Pull out every line below that contains the string "window". Case counts.

• _Data to use_
>>>
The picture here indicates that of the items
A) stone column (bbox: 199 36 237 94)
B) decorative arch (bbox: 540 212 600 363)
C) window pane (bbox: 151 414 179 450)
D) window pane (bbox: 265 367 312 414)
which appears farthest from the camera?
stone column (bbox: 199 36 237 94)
<<<
>>>
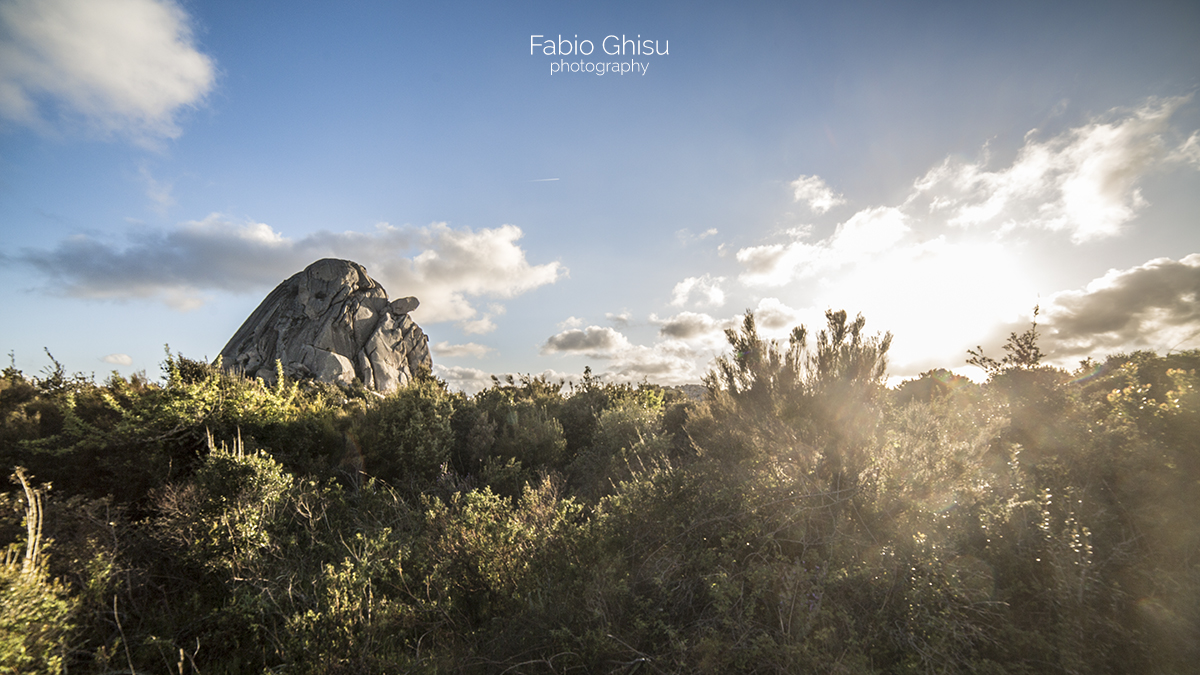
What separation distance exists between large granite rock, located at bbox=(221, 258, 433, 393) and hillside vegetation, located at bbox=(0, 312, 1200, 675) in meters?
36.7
<<<
>>>
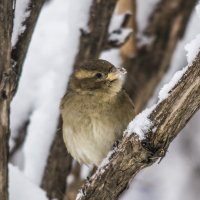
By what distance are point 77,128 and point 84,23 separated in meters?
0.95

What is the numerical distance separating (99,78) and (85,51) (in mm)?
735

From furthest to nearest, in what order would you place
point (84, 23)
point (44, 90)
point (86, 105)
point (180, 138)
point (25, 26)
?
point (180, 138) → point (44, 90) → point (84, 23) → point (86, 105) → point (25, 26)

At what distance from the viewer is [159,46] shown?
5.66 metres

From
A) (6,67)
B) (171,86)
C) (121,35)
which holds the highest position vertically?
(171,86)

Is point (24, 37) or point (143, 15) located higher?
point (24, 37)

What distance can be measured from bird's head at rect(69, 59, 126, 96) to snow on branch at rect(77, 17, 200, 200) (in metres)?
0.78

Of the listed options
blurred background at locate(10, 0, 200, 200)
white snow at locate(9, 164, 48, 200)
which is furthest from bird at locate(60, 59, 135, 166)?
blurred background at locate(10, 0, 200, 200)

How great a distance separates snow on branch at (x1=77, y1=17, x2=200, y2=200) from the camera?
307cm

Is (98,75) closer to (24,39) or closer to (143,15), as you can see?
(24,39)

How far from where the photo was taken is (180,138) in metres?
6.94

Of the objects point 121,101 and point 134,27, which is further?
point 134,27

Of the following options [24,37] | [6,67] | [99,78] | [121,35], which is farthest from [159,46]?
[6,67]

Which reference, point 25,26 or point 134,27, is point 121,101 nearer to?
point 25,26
<<<
• _Response below_
C) window pane (bbox: 151 414 179 450)
D) window pane (bbox: 265 367 312 414)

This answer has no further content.